Posted on in Customer Service Tip of the Week Please leave a comment

We want the satisfied customer.  We want the issue resolved.  We want to be able to fix the error or save the client.  We want to feel good coming out of a conversation, or feel like we have accomplished something special.  We want the “win win.”

But all those great feelings and those accomplishments relate to outcomes.  And all too often, we do not control the outcome.

I did the best I could.

Sometimes we have to give ourselves some grace.  We have to realize that we’re not in control of the customer, our policy, our product, our facility, and oftentimes our process or the attitudes of our co-workers.

But there’s nobody in more control of us, than us.
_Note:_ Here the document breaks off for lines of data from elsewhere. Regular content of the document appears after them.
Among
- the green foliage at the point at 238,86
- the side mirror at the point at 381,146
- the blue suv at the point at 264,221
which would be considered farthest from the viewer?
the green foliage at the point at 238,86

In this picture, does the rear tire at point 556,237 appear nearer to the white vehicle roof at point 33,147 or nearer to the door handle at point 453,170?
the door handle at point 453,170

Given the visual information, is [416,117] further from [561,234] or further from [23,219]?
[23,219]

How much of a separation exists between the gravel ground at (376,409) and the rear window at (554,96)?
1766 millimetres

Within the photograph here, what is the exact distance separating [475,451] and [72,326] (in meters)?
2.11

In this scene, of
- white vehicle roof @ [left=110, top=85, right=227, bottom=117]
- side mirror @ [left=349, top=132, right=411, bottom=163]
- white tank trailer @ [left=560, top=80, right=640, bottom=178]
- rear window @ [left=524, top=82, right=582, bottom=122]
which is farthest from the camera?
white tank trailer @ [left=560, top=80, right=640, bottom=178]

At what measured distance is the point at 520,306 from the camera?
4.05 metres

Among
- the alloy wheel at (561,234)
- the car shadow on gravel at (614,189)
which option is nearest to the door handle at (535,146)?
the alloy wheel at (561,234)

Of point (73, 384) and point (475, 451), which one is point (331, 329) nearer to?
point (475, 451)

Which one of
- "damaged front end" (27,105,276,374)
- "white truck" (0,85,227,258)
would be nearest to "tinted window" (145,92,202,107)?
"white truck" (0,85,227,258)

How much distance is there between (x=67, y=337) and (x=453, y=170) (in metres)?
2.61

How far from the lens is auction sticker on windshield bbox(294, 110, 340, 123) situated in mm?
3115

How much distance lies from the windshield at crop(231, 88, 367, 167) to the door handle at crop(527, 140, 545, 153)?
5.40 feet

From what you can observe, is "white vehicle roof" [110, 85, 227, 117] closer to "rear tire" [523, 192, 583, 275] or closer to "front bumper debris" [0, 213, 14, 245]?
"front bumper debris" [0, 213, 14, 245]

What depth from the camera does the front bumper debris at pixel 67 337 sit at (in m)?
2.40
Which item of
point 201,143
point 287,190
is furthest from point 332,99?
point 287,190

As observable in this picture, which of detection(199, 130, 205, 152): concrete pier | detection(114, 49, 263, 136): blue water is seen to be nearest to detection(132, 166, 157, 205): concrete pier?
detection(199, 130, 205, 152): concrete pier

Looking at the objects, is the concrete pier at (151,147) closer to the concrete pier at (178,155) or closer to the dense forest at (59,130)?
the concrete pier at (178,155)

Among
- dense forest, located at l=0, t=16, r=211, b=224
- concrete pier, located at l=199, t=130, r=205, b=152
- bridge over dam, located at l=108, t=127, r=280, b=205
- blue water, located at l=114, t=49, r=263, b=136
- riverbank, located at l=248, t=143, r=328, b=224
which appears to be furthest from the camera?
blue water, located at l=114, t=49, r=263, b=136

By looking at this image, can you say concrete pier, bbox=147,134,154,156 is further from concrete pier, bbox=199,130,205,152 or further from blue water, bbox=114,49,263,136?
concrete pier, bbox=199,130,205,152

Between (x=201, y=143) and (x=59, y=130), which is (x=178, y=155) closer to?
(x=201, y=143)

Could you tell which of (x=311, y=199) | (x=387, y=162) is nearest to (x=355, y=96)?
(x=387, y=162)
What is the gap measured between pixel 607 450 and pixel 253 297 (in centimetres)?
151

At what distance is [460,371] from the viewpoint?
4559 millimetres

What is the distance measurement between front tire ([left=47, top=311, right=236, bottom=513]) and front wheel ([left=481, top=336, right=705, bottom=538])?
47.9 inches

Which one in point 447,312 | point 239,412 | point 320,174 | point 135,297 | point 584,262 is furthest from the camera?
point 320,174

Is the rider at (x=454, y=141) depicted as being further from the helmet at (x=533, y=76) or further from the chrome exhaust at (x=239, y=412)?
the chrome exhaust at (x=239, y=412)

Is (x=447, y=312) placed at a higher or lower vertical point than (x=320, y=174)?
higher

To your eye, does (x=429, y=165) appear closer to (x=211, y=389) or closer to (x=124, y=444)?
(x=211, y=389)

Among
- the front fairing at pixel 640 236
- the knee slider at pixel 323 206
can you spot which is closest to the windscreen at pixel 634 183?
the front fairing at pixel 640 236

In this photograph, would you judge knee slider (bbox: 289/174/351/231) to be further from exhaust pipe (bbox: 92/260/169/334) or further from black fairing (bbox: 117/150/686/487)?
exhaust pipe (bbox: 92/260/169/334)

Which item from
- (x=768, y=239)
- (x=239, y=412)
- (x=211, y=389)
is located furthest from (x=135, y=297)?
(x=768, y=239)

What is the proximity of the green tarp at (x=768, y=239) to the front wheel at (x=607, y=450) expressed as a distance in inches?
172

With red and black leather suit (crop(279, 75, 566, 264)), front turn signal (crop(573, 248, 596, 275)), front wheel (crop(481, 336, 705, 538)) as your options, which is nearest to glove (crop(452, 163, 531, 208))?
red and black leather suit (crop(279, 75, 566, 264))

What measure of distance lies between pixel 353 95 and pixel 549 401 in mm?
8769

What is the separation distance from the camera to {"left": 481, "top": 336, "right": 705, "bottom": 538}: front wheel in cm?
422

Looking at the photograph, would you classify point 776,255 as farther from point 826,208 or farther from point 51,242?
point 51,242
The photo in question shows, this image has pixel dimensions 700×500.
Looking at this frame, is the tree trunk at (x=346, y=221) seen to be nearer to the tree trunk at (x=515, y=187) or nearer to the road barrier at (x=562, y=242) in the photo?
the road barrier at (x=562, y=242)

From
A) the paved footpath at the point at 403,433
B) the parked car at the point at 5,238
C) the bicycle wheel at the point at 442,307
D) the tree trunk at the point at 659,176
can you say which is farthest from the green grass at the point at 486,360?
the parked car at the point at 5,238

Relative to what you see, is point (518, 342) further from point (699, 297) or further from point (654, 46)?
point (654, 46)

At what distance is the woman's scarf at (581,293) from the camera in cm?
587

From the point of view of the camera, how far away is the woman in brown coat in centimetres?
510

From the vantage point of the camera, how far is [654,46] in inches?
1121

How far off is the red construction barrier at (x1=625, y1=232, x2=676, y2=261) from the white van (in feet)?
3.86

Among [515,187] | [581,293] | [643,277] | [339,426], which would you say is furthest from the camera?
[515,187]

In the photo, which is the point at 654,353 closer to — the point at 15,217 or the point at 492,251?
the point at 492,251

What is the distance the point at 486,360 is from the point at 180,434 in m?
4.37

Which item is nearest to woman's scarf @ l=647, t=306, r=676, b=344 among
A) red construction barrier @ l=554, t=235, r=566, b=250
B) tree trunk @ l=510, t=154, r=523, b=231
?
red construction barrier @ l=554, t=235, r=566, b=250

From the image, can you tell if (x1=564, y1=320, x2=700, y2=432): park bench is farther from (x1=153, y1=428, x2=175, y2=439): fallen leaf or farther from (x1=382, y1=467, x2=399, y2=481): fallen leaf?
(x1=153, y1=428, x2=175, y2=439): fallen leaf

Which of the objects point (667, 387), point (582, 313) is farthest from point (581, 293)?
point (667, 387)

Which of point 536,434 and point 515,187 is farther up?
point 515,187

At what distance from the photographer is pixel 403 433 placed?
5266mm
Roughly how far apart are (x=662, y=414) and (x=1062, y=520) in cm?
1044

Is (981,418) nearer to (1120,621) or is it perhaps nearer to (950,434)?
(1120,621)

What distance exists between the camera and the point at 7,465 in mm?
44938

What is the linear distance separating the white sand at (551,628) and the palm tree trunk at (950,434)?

So, if we do the best we could at preparing for the situation through training and practice and reading and learning and listening to others, we can feel good about that.  If we do the best we could in trying to understand the customer, we can feel good about that.  

If we think of potential solutions and we engage the customer and others to try to figure those out, if we tap into what our systems and our policies and our procedures have to offer, we can feel good about that.

The ultimate outcome or the feelings of others are things that we cannot control.

So, if we want to feel good personally regardless of the outcome, we need to do the best we can.  We can feel good about the effort and the actions, and not feel bad because we couldn’t create the perfect outcome.

Do the best you can to prepare and to engage and to try to help.  And instead of feeling bad about the outcome, try to feel a little bit better about the effort you put in preparing for that moment and putting that preparation into practice.

Feel good that you did the best you could.